Document
*-*-*

In the Saccavibhanga Sutta (M.iii.248) he is compared to a
mother teacher, while Moggallāna is like a child's wet nurse; Sāriputta trains
in the fruits of conversion, Moggallāna trains in the highest good. In the
Pindapāta pārisuddhi Sutta (M.iii.294f) the Buddha commends Sāriputta for the
aloofness of his life and instructs him in the value of reflection. Other
instances are given of the Buddha instructing and examining him on various
topics e.g., on bhūtam ("what has come to be") (S.ii.47f), on the
five indriyas, (S.v.220f., 225f., 233f ) and on sotāpatti. S. v.347; we find the
Buddha also instructing him on the cultivation of tranquillity (A.i.65); on the
destruction of "I" and "mine" (A.i.133); the reasons for failure and success in
enterprises (A.ii.81f.); the four ways of acquiring personality (attabhāva)
(A.ii.159); the methods of exhortation (A.iii.198); the acquisition of joy that
comes through seclusion (A.iii.207); the noble training for the layman (211f.);
six things that bring spiritual progress to a monk (424f.); seven similar things
(A.iv.30); the seven grounds for praising a monk (35); the things and persons a
monk should revere (120f.); the eight attributes of a monk free from the fermentations
(223 f.); the nine persons who, although they die with an attached remainder for
rebirth, are yet free from birth in hell among animals and among petas (379 f.);
and the ten powers of a monk who has destroyed the fermentations (A.v.174 f.).

*-*-*

Record excerpts
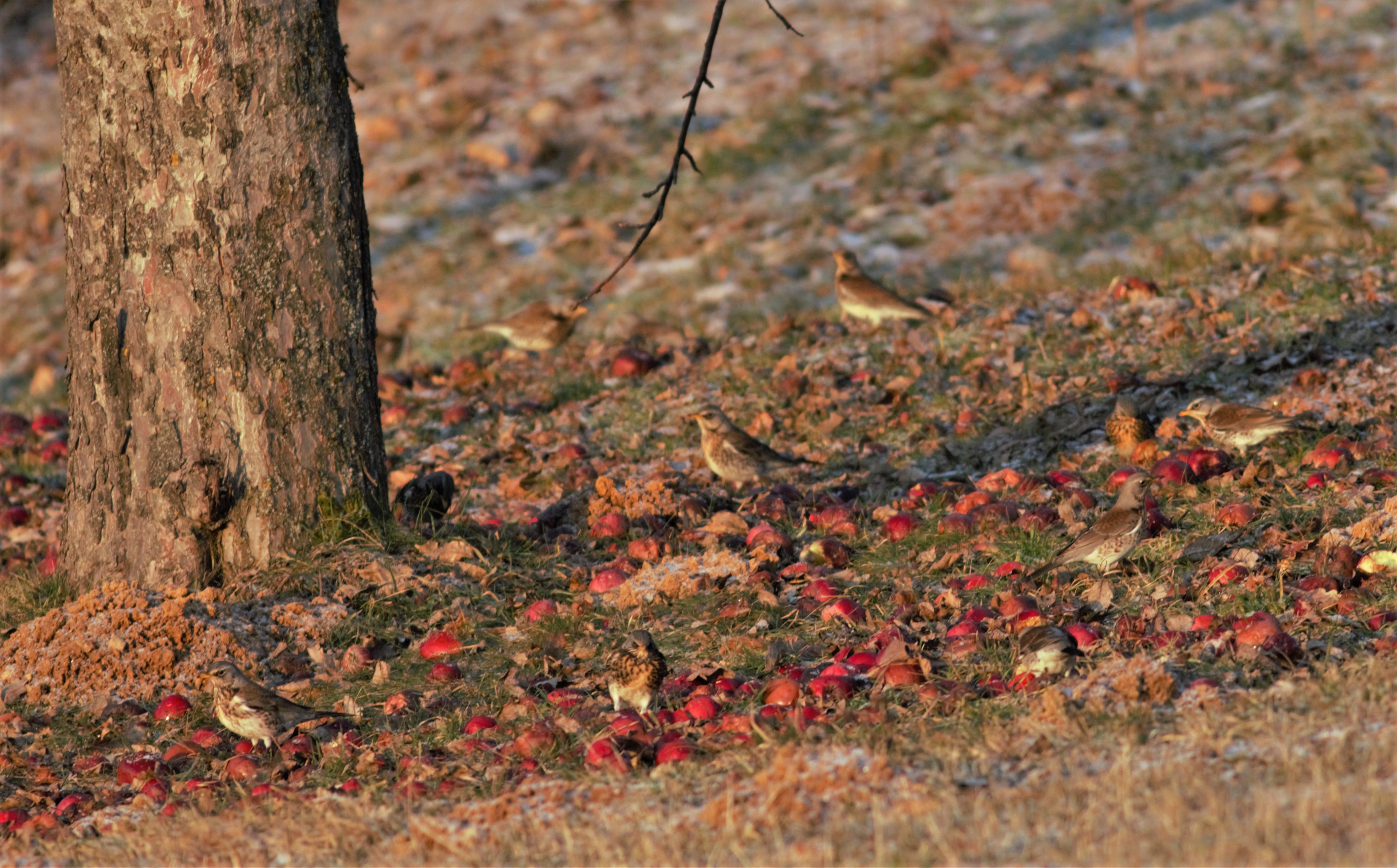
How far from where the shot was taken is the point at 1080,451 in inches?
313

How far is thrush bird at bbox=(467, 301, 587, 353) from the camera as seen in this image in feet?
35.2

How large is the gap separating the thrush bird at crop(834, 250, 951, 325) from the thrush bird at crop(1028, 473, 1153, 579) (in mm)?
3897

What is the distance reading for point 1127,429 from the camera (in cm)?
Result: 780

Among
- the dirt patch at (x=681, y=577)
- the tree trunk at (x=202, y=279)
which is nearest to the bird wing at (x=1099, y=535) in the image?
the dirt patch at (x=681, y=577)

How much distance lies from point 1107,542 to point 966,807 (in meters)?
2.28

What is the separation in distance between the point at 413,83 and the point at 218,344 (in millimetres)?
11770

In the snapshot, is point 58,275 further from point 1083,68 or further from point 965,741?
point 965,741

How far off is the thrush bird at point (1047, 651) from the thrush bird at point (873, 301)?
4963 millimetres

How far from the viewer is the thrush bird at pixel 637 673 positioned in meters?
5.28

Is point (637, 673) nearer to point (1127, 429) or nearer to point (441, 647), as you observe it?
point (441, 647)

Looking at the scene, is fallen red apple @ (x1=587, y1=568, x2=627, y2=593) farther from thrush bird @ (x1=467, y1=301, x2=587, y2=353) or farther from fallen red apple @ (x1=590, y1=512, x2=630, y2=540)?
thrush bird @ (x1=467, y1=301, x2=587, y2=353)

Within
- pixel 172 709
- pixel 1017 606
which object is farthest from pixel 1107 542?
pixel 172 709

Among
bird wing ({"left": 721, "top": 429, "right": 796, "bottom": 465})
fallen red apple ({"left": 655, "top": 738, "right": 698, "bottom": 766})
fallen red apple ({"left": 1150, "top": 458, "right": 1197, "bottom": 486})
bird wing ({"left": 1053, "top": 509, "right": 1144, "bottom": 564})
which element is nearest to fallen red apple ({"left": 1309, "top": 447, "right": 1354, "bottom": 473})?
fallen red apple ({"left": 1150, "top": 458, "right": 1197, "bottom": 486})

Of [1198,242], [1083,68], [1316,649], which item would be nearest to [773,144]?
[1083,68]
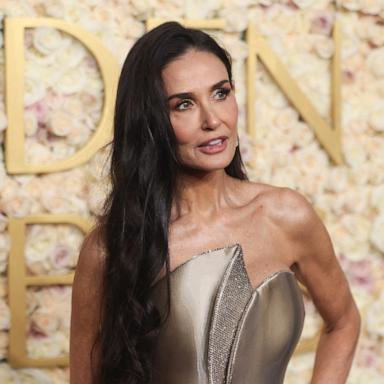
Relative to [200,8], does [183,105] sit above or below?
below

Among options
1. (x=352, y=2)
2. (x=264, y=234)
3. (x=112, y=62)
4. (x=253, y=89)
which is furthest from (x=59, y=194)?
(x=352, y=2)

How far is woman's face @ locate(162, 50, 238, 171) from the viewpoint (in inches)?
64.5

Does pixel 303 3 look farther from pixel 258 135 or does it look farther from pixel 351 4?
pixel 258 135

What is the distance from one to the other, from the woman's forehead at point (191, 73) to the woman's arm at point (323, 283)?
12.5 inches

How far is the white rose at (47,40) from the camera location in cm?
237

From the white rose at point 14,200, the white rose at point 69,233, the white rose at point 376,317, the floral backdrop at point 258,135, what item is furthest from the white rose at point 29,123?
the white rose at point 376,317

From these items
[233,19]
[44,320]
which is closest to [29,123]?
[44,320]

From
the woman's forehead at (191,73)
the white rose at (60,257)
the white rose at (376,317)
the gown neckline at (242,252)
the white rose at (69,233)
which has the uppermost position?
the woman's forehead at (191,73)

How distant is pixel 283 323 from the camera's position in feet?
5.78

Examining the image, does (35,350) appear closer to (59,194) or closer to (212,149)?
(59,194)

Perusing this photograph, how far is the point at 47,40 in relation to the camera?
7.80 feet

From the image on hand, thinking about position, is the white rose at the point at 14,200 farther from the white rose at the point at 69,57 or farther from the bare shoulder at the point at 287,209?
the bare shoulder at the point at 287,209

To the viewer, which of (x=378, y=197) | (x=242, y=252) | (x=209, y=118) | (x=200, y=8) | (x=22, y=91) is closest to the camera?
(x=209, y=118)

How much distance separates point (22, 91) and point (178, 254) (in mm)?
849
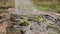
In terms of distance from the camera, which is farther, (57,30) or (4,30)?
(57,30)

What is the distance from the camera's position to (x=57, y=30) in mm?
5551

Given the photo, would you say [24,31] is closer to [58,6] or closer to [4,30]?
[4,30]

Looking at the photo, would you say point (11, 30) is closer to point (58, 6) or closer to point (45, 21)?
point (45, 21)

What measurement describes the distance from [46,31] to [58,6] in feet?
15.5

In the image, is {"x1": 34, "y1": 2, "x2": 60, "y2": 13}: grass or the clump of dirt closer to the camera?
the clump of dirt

*-*-*

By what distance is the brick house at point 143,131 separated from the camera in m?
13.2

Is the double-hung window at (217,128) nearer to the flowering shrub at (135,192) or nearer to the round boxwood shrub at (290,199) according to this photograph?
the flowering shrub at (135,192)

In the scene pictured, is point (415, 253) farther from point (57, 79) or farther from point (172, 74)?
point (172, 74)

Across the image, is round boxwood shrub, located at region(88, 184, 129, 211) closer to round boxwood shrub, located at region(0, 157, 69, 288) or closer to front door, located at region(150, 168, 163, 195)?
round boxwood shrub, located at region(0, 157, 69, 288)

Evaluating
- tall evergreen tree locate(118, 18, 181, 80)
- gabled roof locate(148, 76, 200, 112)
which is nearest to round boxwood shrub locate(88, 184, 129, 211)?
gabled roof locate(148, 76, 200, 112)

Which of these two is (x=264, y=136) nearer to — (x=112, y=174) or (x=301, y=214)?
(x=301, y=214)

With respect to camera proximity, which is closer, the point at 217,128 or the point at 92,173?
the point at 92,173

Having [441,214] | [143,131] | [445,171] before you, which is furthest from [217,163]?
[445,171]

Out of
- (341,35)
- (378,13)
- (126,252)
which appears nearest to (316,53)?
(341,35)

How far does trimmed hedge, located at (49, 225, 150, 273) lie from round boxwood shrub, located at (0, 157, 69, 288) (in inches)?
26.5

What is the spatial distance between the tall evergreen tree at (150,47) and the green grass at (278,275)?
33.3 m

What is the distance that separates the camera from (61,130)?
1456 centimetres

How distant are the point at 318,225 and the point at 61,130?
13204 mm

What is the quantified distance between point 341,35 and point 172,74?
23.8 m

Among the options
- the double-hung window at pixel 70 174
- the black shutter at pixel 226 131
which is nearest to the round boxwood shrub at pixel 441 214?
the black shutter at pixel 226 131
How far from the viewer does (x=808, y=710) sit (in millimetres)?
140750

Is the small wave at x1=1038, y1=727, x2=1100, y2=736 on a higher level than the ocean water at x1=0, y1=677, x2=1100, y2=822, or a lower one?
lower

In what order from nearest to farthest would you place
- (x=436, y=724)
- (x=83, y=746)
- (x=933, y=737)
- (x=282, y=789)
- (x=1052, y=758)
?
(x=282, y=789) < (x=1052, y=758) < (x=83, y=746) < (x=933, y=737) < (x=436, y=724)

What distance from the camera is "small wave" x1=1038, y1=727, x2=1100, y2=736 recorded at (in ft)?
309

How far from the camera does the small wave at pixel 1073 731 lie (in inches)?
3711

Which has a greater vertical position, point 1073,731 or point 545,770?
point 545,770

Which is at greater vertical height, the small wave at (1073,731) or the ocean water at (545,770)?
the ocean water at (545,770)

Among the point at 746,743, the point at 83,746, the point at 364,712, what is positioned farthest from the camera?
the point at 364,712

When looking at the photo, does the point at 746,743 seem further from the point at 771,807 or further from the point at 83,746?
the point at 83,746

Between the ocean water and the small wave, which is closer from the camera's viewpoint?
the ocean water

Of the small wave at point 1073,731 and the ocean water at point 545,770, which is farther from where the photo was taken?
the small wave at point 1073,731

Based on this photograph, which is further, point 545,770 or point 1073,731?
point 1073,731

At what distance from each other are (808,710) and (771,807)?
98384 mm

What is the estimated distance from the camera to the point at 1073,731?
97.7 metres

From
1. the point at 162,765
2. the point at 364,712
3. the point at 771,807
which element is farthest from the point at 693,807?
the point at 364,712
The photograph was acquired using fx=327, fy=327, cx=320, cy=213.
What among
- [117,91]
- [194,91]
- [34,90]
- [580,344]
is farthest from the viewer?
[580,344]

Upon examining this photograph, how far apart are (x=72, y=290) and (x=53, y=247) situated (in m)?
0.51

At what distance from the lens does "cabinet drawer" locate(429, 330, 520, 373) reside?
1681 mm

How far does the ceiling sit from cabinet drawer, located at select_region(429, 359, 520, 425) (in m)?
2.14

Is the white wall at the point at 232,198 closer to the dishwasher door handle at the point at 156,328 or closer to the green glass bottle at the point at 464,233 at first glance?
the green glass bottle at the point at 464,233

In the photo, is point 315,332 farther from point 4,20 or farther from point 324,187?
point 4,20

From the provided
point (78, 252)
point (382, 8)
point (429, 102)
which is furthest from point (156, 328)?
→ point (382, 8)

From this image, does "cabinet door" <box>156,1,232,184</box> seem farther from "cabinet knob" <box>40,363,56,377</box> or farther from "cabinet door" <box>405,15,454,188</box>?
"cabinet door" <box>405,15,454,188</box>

*-*-*

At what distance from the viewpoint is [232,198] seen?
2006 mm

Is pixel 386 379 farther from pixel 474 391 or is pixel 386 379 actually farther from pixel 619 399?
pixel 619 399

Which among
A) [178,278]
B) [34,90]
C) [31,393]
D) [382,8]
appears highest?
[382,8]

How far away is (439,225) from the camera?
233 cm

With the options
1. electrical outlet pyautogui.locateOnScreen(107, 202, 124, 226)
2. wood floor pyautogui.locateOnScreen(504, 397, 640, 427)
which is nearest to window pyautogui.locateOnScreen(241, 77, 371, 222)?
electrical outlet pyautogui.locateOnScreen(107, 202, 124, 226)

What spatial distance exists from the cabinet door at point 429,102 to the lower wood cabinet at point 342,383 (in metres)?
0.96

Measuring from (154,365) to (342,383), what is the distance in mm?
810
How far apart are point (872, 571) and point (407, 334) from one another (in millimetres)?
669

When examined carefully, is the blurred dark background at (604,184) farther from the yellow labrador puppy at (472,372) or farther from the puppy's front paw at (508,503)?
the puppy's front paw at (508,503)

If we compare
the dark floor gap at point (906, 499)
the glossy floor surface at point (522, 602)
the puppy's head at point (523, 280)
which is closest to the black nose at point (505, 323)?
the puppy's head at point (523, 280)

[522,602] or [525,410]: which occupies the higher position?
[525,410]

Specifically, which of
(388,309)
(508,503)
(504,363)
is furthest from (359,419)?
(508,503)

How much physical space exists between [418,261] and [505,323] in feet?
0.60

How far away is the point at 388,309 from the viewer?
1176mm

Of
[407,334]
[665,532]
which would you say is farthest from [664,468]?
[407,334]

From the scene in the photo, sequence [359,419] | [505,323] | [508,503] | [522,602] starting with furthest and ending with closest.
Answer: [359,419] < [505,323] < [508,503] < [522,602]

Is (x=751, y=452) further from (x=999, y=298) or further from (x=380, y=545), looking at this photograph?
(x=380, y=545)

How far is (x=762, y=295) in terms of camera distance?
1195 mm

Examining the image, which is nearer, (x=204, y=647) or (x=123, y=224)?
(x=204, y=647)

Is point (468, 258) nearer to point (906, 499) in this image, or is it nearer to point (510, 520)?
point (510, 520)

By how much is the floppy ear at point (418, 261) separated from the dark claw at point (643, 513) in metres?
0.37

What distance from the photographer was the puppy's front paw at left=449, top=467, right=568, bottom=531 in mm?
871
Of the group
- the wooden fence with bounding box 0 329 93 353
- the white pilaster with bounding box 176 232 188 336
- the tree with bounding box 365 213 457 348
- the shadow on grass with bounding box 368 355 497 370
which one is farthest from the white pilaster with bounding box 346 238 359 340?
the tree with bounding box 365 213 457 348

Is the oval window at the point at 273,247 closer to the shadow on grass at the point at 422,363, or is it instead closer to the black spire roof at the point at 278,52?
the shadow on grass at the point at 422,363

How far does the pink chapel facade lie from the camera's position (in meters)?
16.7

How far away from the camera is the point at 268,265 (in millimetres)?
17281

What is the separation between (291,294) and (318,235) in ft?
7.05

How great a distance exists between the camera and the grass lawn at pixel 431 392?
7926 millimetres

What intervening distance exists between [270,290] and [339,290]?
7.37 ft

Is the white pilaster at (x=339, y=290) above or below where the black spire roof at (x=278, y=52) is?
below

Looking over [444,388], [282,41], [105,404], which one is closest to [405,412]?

*-*-*

Aim
Copy out the passage above about the Buddha instructing Sāriputta in full, word for word.

Result
In the Saccavibhanga Sutta (M.iii.248) he is compared to a
mother teacher, while Moggallāna is like a child's wet nurse; Sāriputta trains
in the fruits of conversion, Moggallāna trains in the highest good. In the
Pindapāta pārisuddhi Sutta (M.iii.294f) the Buddha commends Sāriputta for the
aloofness of his life and instructs him in the value of reflection. Other
instances are given of the Buddha instructing and examining him on various
topics e.g., on bhūtam ("what has come to be") (S.ii.47f), on the
five indriyas, (S.v.220f., 225f., 233f ) and on sotāpatti. S. v.347; we find the
Buddha also instructing him on the cultivation of tranquillity (A.i.65); on the
destruction of "I" and "mine" (A.i.133); the reasons for failure and success in
enterprises (A.ii.81f.); the four ways of acquiring personality (attabhāva)
(A.ii.159); the methods of exhortation (A.iii.198); the acquisition of joy that
comes through seclusion (A.iii.207); the noble training for the layman (211f.);
six things that bring spiritual progress to a monk (424f.); seven similar things
(A.iv.30); the seven grounds for praising a monk (35); the things and persons a
monk should revere (120f.); the eight attributes of a monk free from the fermentations
(223 f.); the nine persons who, although they die with an attached remainder for
rebirth, are yet free from birth in hell among animals and among petas (379 f.);
and the ten powers of a monk who has destroyed the fermentations (A.v.174 f.).